I ask today. How do those who chant the Kalima and lie blatantly not commit blasphemy? Why those who attack a mosque saying they are doing it for Allah not considered blasphemers? What is the name for those who shout Allah O Akbar and behead soldiers? Why is no Section 295 applicable to those Muslims who bomb churches? Why is no Section 295 applicable to Muslims who raze Hindu temples? What about imposing Section 295-A against all those Muslims who incite hatred not just against Hindus, Christians and Jews, but also those they consider the ‘wrong’ Muslims? When will Section 296 be the penalty for those Muslims who disrupt religious gatherings of peaceful practitioners of faiths they don’t approve of? When will the Muslim desecrators of Ahmedi graveyards be penalised under Section 297? When will Section 298-B be the yardstick to arrest all those Muslims who insult the holy figures of other faiths, different sects of Islam, included? Who will use Section 298-B for those Muslims who take holy titles and use them in ways so as to offend or hurt religious sensibilities of others?

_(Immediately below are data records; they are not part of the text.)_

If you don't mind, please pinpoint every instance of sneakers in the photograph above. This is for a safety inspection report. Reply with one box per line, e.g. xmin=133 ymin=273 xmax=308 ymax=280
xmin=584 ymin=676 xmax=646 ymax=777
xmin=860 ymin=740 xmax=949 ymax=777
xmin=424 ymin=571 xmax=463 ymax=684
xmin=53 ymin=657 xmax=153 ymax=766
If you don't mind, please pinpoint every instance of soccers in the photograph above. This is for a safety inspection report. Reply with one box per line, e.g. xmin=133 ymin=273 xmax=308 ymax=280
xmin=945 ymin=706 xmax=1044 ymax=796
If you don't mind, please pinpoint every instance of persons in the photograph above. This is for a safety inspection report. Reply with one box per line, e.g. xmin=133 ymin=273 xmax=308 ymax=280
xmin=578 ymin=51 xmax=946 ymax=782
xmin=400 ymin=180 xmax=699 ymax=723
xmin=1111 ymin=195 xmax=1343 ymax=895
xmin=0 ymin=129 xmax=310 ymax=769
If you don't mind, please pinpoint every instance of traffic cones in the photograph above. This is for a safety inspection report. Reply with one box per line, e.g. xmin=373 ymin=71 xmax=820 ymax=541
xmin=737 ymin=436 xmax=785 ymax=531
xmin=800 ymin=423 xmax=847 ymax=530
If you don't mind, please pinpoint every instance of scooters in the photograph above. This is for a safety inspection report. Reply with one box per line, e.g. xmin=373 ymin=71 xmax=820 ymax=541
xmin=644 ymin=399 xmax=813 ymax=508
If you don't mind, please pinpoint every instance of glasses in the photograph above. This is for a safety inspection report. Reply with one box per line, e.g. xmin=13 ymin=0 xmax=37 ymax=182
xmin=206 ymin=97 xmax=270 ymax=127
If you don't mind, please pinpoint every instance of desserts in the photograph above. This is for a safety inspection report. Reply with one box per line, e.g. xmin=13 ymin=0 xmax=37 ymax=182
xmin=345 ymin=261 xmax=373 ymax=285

Ask for reviewing of the case of a poor Christian woman locked up for life, waiting to die; to review the laws, which instead of instilling the respect of religion are being misused as a tool to persecute the unwanted... the outcome: 27 bullets. You don’t want to revise. You will never have the courage to revoke. We can live with that. But then man up. Penalise all those who are bringing dishonour to the great, peace-promoting religion of Islam. Penalise all those who misuse the teachings of Prophet Mohammad (PBUH). And penalise all those who kill in the name of... Allah.